Is your nonprofit active on social media yet? If not, now is the time to get started! According to Nonprofit Source, 55% of people who engage with nonprofits on social media end up taking some sort of action. Social media is a great way to inspire your audience into taking action.
This guide outlines everything your nonprofit needs for a successful social media strategy.
What are the Benefits of Social Media for Nonprofits?
Social media should be one component of your overall content strategy. According to Constant Contact, a nonprofit content strategy is everything involving the planning, development, and publication of content used to tell your organization’s story.
Content can include anything from blog posts to social media, newsletters, emails, direct mail, and more. Social media is one component, but an integral part of a well-planned content strategy.
Getting your whole team on board with social media is key to your long-term success. Social media provides a host of benefits to nonprofit organizations. Below, find how leveraging social media will help your organization.
Social Media Helps Nonprofits Tell Their Stories
Social media is a great storytelling tool. Your nonprofit likely has thousands of inspiring stories. However, it can be a challenge to fit it all into an appeal letter, giving campaign, or thank you letter. Social media gives you the power to tell stories throughout the year in bite-sized pieces.
Social Media Can Help Nonprofits Reach New Prospects
Social Media can be a great avenue for finding and inspiring new prospects. Finding new donors can be challenging and expensive. Social media provides new opportunities for growth. For one thing, most younger generations are hanging out on social media. This is a great place to grab their attention through inspiring stories.
Social Media Inspires Action
Social media can be one of the most effective tools for driving action. As mentioned earlier, 55% of people who follow a nonprofit’s social media take some sort of action. Diving in deeper, Nonprofit Source shares what percentage of those people do what:
- 59% of those people donate money.
- 53% volunteer.
- 52% donate clothing, food, or other personal items.
- 43% attend or participate in charitable events in their community because of social media.
- 40% subsequently purchase a product that benefits that charity.
- 25% contact their political representatives either by phone, letter, or email after engaging with a cause on social media.
- 15% organize their own events in their community afterward.
(Source: Nonprofit Source – https://nonprofitssource.com/online-giving-statistics/social-media/)
Think of ways your nonprofit can drive action through social media and build it into your content strategy.
Social Media Best Practices for Nonprofits
Nonprofits need to effectively use social media for long-term success. It is important to approach social media strategically and thoughtfully. Below are 12 best practices to help you build a social media strategy that will support your nonprofit’s mission.
Nonprofit Social Media Best Practice # 1 – Understand the Different Social Media Channels and What they are Best For
One of the most important things to understand before you get started on social media is what your options are. There are many different social media platforms and they all serve different purposes. In addition, certain demographics prefer different channels. It is important to understand the basis of the different channels so you can decide which ones to leverage.
Note: Your nonprofit should not use every social media platform as some have very unique use cases. Focus on the ones that best communicate your message and reach your target audience.
Facebook was one of the first social media platforms. It is also the most widely recognized. In fact, about 97% of nonprofits who use social media have a Facebook account. Facebook is best for sharing images, long-form text, events, and anything that links back to your website.

* DATASET SECTION *

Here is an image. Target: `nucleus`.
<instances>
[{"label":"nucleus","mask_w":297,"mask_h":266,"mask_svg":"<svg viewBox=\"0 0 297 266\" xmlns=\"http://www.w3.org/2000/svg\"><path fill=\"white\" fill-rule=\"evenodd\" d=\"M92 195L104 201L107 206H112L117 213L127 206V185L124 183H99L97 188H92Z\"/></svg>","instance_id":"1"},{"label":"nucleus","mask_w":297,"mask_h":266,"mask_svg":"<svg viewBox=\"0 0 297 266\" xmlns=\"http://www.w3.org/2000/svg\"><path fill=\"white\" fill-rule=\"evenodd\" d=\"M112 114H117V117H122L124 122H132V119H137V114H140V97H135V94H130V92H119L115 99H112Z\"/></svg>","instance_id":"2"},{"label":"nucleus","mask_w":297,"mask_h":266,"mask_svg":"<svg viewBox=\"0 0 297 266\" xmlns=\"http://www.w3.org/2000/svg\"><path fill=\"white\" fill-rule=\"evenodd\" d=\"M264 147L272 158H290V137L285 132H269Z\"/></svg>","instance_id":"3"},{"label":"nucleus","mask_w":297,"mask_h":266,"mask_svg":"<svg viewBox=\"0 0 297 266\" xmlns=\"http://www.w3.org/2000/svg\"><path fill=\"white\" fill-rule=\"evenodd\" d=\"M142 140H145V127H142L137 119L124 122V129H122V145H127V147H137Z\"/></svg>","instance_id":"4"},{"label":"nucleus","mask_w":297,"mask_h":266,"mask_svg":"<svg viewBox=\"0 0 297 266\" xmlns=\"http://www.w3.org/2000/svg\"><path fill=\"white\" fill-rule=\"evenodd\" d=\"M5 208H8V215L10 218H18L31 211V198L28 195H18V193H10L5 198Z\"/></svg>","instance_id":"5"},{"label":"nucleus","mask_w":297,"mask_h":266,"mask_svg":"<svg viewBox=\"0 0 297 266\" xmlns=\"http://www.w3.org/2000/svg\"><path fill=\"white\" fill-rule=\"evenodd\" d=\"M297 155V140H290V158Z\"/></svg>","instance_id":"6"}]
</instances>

* REQUIRED TASKS *
1. Retype the passage of the nonprofit social media guide between "- 52% donate" and "benefits that charity.", inclusive.
2. Translate this sentence from the nonprofit social media guide into Spanish: "Social media is a great storytelling tool."
3. Carry on writing the nonprofit social media guide, picking up right after its final sentence.

* THE ANSWERS *
1.
- 52% donate clothing, food, or other personal items.
- 43% attend or participate in charitable events in their community because of social media.
- 40% subsequently purchase a product that benefits that charity.

2. Las redes sociales son una gran herramienta para contar historias.

3.
If you are just getting started Facebook is probably the best option for your nonprofit.
Instagram is an image-sharing social media platform owned by Facebook. Instagram is best for sharing images and short videos. You cannot link back to your website from posts on Instagram. However, there are options for linking listed below.
How to Link from Instagram
There is a workaround to be able to link to websites from Instagram. You have the option to put one link in your bio. Tools like Linktree allow you to add a list of links to that one link. If you share a post with a link, add it to Linktree and then make a note on the post that says “link in bio”. Also, you can now link to web pages from Instagram Stories.
Twitter is great for sharing information fast. Twitter is also the best social media channel to post on if you are posting several times a day. You can share images and links on Twitter, but it is most commonly used for short paragraphs of text. Twitter has a limit of 280 characters per tweet.
YouTube is a video-sharing social media platform. This channel is best used for longer videos. If your nonprofit is regularly creating videos that are longer than 3 minutes, you should consider creating a YouTube channel.
TikTok is one of the newer social media channels most often used by younger users. In fact, 75% of TikTok users are under the age of 35. TikTok is a short video-sharing platform. You cannot post static images or make text updates. The maximum video length on TikTok is 10 min. Unless your nonprofit is savvy with social media and has a dedicated team, there is probably no need to jump on TikTok right away.
Pinterest is a unique social media channel because it is a search engine. Users create pins that include an image or a short video and a text description. 77% of Pinterest users are females. The platform is used for sharing ideas like recipes, workouts, home decor, and design advice. There would probably be unique use cases for Pinterest depending on your organization. For example, if you are an arts organization for kids, you might share your most popular kid’s crafts on Pinterest and then link back to your website.
LinkedIn is a social media channel designed for professional networking. Many people use it to connect with other professionals in their industry. If your nonprofit uses LinkedIn you can share images, text, articles, or links to websites. You can also join groups and connect with other professionals in your field.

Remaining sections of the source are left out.